Oh! Hi there!

I fell off the map, huh?

Things are getting a bit hectic over here.  I’ve been super busy prepping for my summer, for moving, for Lakes of Fire, etc.  Everything is about to happen for me, and the only I can keep myself from freaking the frak out is to put my head down and hyper focus.  I’m out in less than two months, but I started packing a month ago just to calm my nerves.

I had a minor heart attack when I had to drop my application in the mail.  I watched it slip away through the slot and had a moment of panic – do I really want to do this?  What will happen if I get rejected?  What will happen if I get accepted??  And then I had to remind myself that it’s in the mail now, and Hermes will see it safely to it’s destination and whatever happens beyond that is out of my control now.

People have been asking where I’m moving – and I just shrug my shoulders and say “I really don’t know,” with a smile on my face.  The smile isn’t all for show – a bit of me is very excited to be taking this gigantic leap of faith, and I love that, at least financially, I can stay afloat for a while.  Years of planning is coming to fruition.  Granted, there is a larger piece of me that is screaming and attempting to hit the brakes – HOW DO YOU NOT KNOW WHERE YOU ARE GOING???

I’m pretty sure I would be mostly fine if it were just me.  Trying to prep a 9 year old for the whirlwind adventure that’s looming has been a bit difficult.  She’s all gung-ho about it, don’t mistake me – just trying to make sure she feels safe and secure (and is both) throughout the whole thing is added stress.  I have slept in airports and bus stations and gone hungry for a couple days at a time because I was poor and traveling.  Subjecting a child to that is a whole different story.
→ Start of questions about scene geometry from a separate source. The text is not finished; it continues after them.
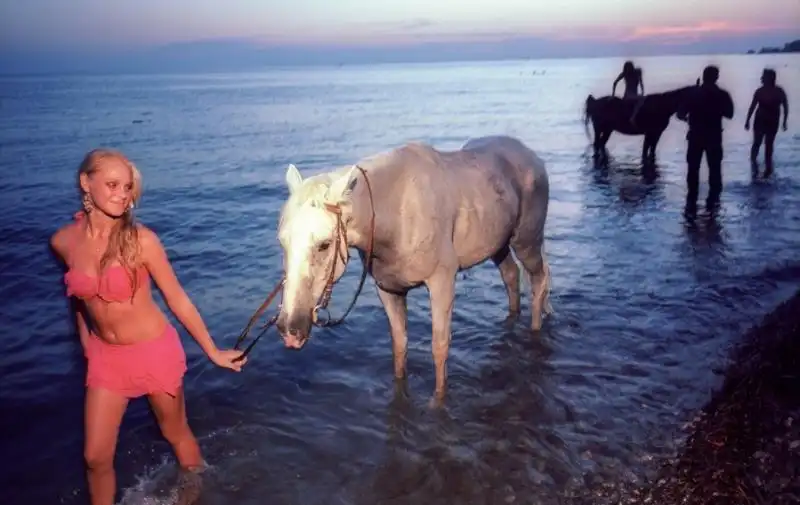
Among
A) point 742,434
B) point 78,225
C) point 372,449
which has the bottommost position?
point 372,449

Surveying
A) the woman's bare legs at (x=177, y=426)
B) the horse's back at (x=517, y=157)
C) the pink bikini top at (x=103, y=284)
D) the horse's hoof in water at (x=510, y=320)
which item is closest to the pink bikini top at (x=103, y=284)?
the pink bikini top at (x=103, y=284)

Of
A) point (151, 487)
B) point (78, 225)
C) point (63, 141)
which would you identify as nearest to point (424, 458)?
point (151, 487)

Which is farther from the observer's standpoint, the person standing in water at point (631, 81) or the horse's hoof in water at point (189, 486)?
the person standing in water at point (631, 81)

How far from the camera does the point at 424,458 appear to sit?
5031 mm

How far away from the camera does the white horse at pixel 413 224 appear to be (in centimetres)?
391

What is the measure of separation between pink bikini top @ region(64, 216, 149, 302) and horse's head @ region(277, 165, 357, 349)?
2.96 feet

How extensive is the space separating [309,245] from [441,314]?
199 centimetres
This past weekend, Gothee House hosted a fundraiser to get the camp materials, sound systems, and whatnots to Lakes of Fire and to a smaller extent Burning Man this year.  The fundraiser consumed much of my free mental space in the last couple weeks, and over the weekend I was experiencing dramatic fluctuations between giddy and raging mad.  The party happened, the shows were great, the merch sold, as did the booze, and the dancing was phenomenal.  Everyone was brilliant.
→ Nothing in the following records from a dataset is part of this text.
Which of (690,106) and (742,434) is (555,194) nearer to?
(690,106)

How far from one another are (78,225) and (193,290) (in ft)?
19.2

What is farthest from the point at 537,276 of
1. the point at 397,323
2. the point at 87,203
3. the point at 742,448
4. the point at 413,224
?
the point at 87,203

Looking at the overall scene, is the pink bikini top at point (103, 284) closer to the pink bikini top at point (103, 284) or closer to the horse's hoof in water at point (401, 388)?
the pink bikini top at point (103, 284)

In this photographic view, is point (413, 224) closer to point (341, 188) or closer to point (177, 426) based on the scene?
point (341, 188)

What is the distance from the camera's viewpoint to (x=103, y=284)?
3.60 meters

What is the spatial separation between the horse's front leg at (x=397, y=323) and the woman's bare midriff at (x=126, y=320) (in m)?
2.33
And, now I can take a deep breath and take stock of the wreckage.  What’s next?

I’m knitting up a storm, but have recently been so lackadaisical with my commitment that I’ve been a bit embarrassed to write about it.  Startitis?  Or trying to keep the sanity in check?

I’m still packing, but I’m hesitant to reveal the plans because – there aren’t any plans yet.

I’m just sitting here, just out of site, reciting to myself over and over again what needs to be done.  If I focus, I can get through it.